Zielone Świątki 1932. Marynarz Kriegsmarine pochodzący z Malczyc na swojej pierwszej przepustce wybrał się na wycieczkę rowerową a teraz spędza miło czas z kolegami w gospodzie, oczekując na prom do Malczyc.
Data:
2007:08:15 13:56:18
Aparat:
HP Scanjet djf300
Gospoda mieściła się po drugiej stronie Odry od Malczyc, przy drodze przeprawa promowa- Prawików. Wyburzony w latach 50-tych. Przed wojną właścicielem był Willy Arndt.
Zaraz wrzucę :) ale się trochę wkurzyłem na siebie, bo jak popatrzyłem TERAZ na widokówkę to nie spenetrowałem miejsca gdzie stał główny budynek tylko sala taneczna i ogródek piwny :/ Jednak naprawię błąd :)
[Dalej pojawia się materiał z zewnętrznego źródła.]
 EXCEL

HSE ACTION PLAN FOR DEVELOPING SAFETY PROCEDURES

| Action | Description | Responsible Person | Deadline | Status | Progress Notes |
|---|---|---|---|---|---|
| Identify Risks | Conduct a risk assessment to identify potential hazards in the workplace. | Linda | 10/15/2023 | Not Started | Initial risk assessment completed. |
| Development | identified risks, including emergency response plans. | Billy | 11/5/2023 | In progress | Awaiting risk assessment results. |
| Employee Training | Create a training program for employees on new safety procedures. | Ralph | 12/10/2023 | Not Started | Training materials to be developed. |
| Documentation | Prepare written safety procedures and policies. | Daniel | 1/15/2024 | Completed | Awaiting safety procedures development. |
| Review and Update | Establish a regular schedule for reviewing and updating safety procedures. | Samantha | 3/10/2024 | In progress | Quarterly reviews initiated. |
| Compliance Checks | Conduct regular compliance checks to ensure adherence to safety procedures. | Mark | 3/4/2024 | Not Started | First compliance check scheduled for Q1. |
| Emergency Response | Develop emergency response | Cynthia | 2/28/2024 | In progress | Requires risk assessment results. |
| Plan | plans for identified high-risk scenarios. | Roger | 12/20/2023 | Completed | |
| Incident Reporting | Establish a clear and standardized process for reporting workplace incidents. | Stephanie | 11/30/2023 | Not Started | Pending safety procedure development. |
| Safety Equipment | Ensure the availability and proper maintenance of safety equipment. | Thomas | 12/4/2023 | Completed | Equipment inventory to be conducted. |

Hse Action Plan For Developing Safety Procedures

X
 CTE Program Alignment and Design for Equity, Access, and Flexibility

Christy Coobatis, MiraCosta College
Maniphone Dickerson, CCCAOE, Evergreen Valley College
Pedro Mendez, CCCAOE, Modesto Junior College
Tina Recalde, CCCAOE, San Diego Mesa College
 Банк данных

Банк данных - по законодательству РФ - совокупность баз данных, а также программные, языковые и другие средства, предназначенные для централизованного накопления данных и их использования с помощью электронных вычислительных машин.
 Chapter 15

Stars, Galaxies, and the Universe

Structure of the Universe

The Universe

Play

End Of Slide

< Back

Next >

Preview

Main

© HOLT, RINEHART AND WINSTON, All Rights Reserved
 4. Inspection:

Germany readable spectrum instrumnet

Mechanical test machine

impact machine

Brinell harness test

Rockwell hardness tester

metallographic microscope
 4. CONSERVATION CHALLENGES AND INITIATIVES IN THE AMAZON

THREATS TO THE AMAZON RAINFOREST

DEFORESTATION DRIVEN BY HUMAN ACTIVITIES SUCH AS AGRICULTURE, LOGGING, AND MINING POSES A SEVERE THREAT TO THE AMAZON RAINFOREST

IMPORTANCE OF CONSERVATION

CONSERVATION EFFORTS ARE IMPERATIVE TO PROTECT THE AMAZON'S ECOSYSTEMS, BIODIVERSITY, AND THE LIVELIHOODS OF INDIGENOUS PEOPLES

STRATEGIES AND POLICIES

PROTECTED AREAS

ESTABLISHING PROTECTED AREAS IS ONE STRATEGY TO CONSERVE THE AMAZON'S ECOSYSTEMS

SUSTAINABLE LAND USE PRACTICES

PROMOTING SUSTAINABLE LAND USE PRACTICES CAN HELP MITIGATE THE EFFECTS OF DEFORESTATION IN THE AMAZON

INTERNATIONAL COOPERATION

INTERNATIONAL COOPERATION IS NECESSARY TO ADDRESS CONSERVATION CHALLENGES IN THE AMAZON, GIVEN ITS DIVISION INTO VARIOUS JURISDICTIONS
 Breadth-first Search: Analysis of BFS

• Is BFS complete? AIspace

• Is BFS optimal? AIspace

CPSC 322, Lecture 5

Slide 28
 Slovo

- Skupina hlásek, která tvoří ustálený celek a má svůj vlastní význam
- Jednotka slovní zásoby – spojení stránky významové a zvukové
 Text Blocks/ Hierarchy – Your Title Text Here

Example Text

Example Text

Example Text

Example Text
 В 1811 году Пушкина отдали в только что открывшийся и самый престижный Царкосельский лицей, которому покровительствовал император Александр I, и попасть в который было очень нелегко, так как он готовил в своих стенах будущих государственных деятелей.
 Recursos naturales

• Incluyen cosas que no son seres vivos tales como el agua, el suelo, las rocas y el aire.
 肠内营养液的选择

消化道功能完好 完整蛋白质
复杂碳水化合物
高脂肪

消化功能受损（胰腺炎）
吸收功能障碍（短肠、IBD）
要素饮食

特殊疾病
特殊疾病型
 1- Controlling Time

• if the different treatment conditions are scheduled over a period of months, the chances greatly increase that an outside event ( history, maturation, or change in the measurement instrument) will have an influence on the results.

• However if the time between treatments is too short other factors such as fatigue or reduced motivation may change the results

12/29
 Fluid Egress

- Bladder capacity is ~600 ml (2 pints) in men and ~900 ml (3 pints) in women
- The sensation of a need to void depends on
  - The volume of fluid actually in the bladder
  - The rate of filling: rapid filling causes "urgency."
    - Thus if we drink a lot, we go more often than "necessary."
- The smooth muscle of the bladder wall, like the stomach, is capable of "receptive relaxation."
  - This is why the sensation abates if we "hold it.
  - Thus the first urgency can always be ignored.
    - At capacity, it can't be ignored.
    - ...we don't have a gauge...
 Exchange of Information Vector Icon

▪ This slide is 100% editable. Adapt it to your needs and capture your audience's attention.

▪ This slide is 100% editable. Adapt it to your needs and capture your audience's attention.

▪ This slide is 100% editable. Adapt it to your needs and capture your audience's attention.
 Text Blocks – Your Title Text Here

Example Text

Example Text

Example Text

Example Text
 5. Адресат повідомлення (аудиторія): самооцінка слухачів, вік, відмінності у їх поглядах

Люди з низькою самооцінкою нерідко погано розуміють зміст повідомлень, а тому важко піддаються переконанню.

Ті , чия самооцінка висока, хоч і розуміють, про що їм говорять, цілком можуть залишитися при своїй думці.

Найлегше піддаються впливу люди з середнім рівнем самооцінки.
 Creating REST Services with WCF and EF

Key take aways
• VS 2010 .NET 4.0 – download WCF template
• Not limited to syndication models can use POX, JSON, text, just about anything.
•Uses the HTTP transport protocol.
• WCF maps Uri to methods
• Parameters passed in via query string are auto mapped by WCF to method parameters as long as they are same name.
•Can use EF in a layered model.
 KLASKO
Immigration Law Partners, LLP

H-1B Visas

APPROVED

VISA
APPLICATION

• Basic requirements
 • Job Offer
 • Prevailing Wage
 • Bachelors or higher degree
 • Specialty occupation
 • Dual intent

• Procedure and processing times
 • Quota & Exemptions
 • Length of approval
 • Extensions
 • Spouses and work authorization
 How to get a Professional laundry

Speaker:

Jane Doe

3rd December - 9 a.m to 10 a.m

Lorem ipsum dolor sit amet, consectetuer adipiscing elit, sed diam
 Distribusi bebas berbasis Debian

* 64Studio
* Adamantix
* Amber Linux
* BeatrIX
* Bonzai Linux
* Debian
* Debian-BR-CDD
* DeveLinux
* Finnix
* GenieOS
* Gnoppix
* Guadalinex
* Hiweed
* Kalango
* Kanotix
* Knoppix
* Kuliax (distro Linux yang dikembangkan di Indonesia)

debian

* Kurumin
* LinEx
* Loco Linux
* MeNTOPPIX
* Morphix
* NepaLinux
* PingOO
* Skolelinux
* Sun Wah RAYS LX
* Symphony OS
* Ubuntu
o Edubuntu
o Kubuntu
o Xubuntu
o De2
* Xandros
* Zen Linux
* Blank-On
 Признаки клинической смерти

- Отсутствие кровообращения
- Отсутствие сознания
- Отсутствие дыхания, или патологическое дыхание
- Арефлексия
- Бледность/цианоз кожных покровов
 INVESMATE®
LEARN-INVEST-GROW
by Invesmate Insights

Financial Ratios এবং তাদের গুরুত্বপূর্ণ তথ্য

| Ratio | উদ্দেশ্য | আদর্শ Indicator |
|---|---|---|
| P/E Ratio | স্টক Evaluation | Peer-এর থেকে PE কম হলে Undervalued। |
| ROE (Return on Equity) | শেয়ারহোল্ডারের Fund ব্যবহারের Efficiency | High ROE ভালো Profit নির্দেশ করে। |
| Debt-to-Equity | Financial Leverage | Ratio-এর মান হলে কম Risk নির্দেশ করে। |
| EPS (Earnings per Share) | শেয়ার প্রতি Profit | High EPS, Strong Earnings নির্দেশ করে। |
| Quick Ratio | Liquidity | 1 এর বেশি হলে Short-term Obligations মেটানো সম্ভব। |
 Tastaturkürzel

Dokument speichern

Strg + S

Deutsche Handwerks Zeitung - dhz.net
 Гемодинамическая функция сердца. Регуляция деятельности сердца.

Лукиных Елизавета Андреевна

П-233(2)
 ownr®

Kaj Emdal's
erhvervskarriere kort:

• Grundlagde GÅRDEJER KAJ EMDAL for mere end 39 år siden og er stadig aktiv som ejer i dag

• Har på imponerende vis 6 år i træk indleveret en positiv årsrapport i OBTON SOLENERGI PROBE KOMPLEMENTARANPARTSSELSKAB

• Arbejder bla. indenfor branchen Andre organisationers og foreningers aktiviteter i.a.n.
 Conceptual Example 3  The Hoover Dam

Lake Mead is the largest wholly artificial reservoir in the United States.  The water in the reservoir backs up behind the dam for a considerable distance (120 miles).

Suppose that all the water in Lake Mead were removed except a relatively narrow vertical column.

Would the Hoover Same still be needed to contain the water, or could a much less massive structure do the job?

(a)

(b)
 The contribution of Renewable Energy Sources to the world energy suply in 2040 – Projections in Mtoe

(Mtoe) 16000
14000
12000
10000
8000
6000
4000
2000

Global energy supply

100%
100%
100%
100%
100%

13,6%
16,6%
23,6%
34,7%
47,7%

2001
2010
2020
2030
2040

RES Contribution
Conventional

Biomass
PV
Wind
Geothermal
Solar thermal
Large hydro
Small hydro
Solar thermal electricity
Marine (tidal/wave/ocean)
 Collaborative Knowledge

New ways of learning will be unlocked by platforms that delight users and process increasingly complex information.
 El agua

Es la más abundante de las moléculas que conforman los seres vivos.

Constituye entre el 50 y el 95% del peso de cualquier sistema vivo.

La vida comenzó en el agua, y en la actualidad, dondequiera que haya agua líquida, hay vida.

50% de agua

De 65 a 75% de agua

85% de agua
W domu w którym mieszkał, podczas remontu znaleziono pamiątki. Było dwóch braci, obydwaj w marynarce wojennej z tym, że ten drugi to chyba został zawodowym i w czasie wojny jakaś szycha od torpedowców lub ubotów. Ten ze zdjęć odbywał służbę wojskową w Reichsmarine a później zapewne był powołany do Kriegsmarine. Jest po nim album ze zdjęciami z tego okresu, czasopisma i dziennik z ilustracjami z rejsu żaglowcem wojskowym na zakończenie służby- coś jak nasz Dar Pomorza. Powojenne losy nieznane, bo w rodzinie faceci mieli imiona na A a nasz bohater musiał nie lubić swojego i wszędzie tylko podpisywał się A. Kleemann :) O ile wiem, to ważniejsze dokumenty znalazcy przekazali do konsulatu RFN.
Fritz
| 2018-08-29 10:04:43
| edytowany: 2018-10-30 09:29:22
Dzięki uprzejmości znalazców miałem okazje przeglądać te dokumenty. Przede wszystkim dużo zdjęć ze szkolenia wojskowego tych dwóch braci (Reichswera i Reichsmarine jak piszesz wyżej). Zapamiętałem też kilka mocno zniszczonych gazet o tematyce wojskowej (propaganda nazi) oraz piękny album na kredowym papierze o jakimś niemieckim pancerniku (Bismarck ??). Co ciekawe niemieccy mieszkańcy domu na ulicy Różanej w Malczycach, też mieli na nazwisko Kleemann?